[TAREFAS PROPOSTAS]
(a) Devolva o trecho do discurso no Senado que vai de "Senador Eduardo Suplicy, uma" até "o menos possível.", inclusive.
(b) Resuma o discurso no Senado em duas frases.
(c) Escreva a continuação do discurso no Senado a partir do ponto em que ele termina.

[TEXTO DA PÁGINA]
____

Ocupo a tribuna, neste início de noite, a fim de dizer que 20 anos depois, Senador Mão Santa, o Brasil não pode comemorar nada. Todos os nossos sonhos e os do trabalhador brasileiro, todas as esperanças da população brasileira depositadas não em meu partido, não no partido de V. Exª, Senador Mão Santa, mas no partido de V. Exª, Senador Eduardo Suplicy, foram por água abaixo ontem, com a derrota do servidor público brasileiro na reforma da previdência. Hoje, a pá de cal. O trabalhador brasileiro, o aposentado, saiu daqui, após oito horas e meia ininterruptas de vigília, derrotado e desesperançoso, como quem jogou por terra vários anos de esperança.

Senador Eduardo Suplicy, uma das coisas que mais admiro em V. Exª é a coerência e a perseverança. Mas V. Exª tem um predicado muito raro na vida pública hoje, que é a solidariedade. Apesar de seguir a doutrina de seu partido e obedecer ao comando da sua liderança, V. Exª não faltou em nenhum momento e talvez tenha sido a única companhia e o consolo isolado, único, à Senadora Heloísa Helena. Para nós que vivemos neste plenário e observamos tudo, a todo instante, embora com posição contrária à Senadora, V. Exª foi talvez o único canal que tentou uma aproximação, um entendimento, uma abertura, para que o Governo em algo cedesse, para que em seu partido, em sua base de apoio, saíssem todos arranhados o menos possível.

____

Trecho de um conjunto de dados

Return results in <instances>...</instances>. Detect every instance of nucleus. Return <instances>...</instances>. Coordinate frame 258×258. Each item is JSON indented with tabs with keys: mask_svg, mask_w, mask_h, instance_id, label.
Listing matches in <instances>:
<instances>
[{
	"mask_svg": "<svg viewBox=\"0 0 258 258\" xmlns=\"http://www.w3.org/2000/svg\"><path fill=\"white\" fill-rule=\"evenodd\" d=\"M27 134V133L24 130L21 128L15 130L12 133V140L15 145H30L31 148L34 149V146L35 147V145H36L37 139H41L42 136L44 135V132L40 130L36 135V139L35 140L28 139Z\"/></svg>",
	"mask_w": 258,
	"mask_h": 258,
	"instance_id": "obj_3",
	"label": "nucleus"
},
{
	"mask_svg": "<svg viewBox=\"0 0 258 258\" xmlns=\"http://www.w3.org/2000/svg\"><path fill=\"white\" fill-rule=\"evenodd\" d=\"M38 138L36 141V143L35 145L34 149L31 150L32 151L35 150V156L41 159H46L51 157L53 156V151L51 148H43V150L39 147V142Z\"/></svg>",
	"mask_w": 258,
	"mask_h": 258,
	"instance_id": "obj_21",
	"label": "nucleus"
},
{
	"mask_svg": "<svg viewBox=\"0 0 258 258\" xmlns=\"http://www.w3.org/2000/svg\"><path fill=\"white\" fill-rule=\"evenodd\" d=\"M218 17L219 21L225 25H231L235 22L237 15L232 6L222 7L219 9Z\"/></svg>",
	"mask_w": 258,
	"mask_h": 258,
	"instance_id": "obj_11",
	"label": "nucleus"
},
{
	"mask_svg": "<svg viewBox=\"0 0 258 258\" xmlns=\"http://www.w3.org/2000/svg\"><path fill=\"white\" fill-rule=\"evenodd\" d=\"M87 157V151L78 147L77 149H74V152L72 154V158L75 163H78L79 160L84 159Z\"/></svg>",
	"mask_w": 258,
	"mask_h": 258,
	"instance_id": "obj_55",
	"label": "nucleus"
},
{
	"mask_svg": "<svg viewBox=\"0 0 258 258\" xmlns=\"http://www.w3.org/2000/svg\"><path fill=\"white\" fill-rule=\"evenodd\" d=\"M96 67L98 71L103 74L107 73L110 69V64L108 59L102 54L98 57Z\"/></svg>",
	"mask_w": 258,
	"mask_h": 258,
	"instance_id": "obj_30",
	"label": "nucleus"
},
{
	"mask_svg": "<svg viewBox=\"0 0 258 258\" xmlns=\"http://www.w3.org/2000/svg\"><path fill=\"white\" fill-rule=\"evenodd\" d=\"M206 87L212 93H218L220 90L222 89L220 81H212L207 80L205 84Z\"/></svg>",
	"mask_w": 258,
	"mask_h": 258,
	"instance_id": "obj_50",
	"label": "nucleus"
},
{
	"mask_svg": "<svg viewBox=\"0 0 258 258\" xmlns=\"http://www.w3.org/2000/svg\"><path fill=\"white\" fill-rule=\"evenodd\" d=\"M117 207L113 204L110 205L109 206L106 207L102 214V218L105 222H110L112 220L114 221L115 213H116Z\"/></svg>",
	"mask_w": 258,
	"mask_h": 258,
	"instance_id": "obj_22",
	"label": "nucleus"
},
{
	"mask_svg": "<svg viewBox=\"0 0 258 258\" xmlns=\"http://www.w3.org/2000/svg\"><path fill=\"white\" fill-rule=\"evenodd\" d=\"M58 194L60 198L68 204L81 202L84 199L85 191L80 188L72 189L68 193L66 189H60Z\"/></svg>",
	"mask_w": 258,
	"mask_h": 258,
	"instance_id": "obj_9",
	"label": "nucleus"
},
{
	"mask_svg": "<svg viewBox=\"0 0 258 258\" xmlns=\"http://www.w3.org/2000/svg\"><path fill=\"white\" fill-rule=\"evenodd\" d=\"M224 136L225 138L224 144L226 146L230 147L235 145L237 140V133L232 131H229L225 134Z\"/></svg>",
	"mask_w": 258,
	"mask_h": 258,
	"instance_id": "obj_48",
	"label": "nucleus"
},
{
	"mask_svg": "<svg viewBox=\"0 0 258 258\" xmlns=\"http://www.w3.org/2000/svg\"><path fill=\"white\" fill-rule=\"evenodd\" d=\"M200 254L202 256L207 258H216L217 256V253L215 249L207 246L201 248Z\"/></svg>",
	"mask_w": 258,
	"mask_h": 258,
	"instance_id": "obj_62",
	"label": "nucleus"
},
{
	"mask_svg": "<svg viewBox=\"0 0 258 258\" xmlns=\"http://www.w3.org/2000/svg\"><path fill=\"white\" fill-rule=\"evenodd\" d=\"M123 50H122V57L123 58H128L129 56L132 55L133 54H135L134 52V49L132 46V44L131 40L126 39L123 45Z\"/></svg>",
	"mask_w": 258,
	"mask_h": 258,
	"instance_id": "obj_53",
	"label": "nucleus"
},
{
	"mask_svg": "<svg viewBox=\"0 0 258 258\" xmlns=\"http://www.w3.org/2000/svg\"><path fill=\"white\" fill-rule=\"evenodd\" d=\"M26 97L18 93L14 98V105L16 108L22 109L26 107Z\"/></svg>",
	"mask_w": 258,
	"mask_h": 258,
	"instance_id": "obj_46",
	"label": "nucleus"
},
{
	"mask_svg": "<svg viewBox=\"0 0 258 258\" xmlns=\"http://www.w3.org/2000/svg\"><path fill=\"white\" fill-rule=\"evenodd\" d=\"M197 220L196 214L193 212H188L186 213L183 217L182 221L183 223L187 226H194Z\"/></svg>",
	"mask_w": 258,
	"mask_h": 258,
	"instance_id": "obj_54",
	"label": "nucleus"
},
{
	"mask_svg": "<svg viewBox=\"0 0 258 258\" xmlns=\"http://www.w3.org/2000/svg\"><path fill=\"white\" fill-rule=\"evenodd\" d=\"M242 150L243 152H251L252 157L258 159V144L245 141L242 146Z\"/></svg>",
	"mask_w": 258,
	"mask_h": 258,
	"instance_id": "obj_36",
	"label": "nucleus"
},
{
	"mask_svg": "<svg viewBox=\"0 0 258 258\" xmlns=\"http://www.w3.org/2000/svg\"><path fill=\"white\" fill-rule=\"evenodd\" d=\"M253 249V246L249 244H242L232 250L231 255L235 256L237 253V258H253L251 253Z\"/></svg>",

____

[RESPOSTAS DOS EXERCÍCIOS]
(a)
Senador Eduardo Suplicy, uma das coisas que mais admiro em V. Exª é a coerência e a perseverança. Mas V. Exª tem um predicado muito raro na vida pública hoje, que é a solidariedade. Apesar de seguir a doutrina de seu partido e obedecer ao comando da sua liderança, V. Exª não faltou em nenhum momento e talvez tenha sido a única companhia e o consolo isolado, único, à Senadora Heloísa Helena. Para nós que vivemos neste plenário e observamos tudo, a todo instante, embora com posição contrária à Senadora, V. Exª foi talvez o único canal que tentou uma aproximação, um entendimento, uma abertura, para que o Governo em algo cedesse, para que em seu partido, em sua base de apoio, saíssem todos arranhados o menos possível.

(b) O orador afirma que, 20 anos depois, o Brasil não pode comemorar nada, pois as esperanças da população depositadas no partido do Senador Eduardo Suplicy foram por água abaixo com a derrota do servidor público na reforma da previdência. Ele elogia a coerência, a perseverança e a solidariedade de Suplicy, que talvez tenha sido a única companhia da Senadora Heloísa Helena e o único canal que tentou um entendimento para que o Governo cedesse.

(c)
O Sr. Eduardo Suplicy (Bloco/PT - SP) - V. Exª me permite um aparte?

O SR. HERÁCLITO FORTES (PFL - PI) - Concedo o aparte a V. Exª, Senador Eduardo Suplicy.

O Sr. Eduardo Suplicy (Bloco/PT - SP) - Senador Heráclito Fortes, primeiro V. Exª deu maior relevância à memória que eu havia aqui registrado do início das Diretas Já. V. Exª muito bem assinalou que houve inúmeras outras manifestações. Mas aquela de 27 de novembro de 1983 foi a primeira grande manifestação à qual compareceram mais de 30 mil pessoas, o que era, na época, um fato político de inegável importância e que levou a todos os demais a perceberem...

O SR. HERÁCLITO FORTES (PFL - PI) - Uma das estrelas era o hoje Presidente Luiz Inácio Lula da Silva.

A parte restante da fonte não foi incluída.